One of Australia’s iconic Labour leaders and former Governor General Bill Hayden has been baptized as a Catholic at the age of 85, and after a lifetime as a declared atheist.
“There’s been a gnawing pain in my heart and soul about what is the meaning of life. What’s my role in it?” Hayden said.
Now in declining health, the former federal opposition leader and foreign minister said he hoped his new-found faith might encourage others as the Church passes through difficult times.
“This took too long, and now I am going to be devoted.
“From this day forward I’m going to vouch for God,” Hayden told The Catholic Leader as he prepared to be welcomed into the Church at St Mary’s Church, Ipswich, west of Brisbane, on September 9.
He suffered a stroke in 2014, and as he prepared for the baptism celebrated by Fr Peter Dillon, Hayden was feeling “great pain” from a recent fall in which he broke his shoulder. However he was determined to go ahead. Fr Dillon said he felt a “real closeness” with the former Australian leader as he baptized him.
“It was a big thing for him … an act of submission to the fact that there was no denying for him that God is real and he had come to discover that,” he said.
“I have always felt embraced and loved by her Christian example,” Hayden said, of the 93-year-old, who has been a lifelong inspiration of service to him, and who was among the congregation at the baptism.
“Sister Angela Mary Doyle was for twenty-two years administrator of Mater hospitals in Brisbane – a citadel of health care for the poor of South Brisbane where I grew up towards the end of the Great Depression,” he wrote in a letter to friends before the baptism.

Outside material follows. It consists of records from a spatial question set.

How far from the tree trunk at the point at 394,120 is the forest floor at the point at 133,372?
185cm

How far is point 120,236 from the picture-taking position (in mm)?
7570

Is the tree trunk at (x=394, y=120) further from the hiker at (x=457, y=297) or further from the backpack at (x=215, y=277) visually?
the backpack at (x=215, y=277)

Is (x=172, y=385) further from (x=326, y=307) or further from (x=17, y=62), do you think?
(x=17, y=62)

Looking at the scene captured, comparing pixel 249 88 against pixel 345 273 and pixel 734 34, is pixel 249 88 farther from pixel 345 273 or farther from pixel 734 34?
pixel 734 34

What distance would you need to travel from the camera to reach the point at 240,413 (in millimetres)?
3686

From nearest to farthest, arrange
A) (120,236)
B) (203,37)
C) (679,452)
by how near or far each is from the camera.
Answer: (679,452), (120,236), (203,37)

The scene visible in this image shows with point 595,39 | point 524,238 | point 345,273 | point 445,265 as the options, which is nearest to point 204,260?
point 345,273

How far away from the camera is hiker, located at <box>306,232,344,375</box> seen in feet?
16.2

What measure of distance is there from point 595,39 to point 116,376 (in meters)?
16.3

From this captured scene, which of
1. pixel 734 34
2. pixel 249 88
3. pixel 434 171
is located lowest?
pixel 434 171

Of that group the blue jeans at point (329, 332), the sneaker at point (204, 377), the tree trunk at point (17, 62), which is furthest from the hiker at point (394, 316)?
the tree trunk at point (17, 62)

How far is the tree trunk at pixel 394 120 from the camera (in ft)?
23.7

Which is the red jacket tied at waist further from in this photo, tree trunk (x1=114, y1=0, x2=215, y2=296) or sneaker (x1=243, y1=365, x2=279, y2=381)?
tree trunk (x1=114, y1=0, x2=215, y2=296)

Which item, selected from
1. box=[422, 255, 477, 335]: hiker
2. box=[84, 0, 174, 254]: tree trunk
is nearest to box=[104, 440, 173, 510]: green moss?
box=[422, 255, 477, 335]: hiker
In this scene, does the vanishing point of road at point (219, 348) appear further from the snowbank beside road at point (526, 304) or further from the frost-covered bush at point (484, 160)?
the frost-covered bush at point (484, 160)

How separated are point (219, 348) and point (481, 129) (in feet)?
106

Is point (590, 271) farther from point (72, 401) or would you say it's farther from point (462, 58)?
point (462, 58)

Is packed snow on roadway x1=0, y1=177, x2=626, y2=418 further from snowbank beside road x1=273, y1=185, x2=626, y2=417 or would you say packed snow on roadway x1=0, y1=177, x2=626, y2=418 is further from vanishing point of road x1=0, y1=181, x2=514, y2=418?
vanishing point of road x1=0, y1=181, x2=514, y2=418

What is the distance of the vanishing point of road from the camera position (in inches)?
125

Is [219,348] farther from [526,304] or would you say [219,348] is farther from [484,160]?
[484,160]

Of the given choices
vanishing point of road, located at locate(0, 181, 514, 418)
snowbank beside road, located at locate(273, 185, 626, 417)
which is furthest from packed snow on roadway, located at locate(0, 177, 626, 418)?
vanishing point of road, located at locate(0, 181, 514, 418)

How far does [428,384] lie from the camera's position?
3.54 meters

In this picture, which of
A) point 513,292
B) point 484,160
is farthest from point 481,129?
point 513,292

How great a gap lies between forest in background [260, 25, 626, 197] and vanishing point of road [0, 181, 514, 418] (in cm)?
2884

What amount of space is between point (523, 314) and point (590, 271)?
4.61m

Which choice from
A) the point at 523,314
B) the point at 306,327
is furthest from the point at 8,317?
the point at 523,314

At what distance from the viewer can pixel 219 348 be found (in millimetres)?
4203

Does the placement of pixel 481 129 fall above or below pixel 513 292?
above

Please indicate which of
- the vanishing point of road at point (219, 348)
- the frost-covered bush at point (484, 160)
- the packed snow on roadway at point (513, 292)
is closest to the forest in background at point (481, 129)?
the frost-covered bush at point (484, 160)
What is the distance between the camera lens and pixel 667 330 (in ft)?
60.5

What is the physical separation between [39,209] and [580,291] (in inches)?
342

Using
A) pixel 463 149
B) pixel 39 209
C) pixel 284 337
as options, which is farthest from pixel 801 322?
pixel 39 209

“Dallas (my wife), our daughter Ingrid and I recently visited Sister Angela Mary in the Mater Hospital where she was a patient.
“The next morning I woke with the strong sense that I had been in the presence of a holy woman.
“So after dwelling on these things I found my way back to the core of those beliefs – the Church.” “These characteristics are founded on the teachings of Christ and driven by faith in an external power – the Christian God whose limitations are beyond what humans could attain.
“I can no longer accept that human existence is self-sufficient and isolated.”
Brisbane Archbishop Mark Coleridge also congratulated Hayden.
“I’m delighted for Bill and think it is a gift for not only him and his family but for the entire Church in some sense,” he said.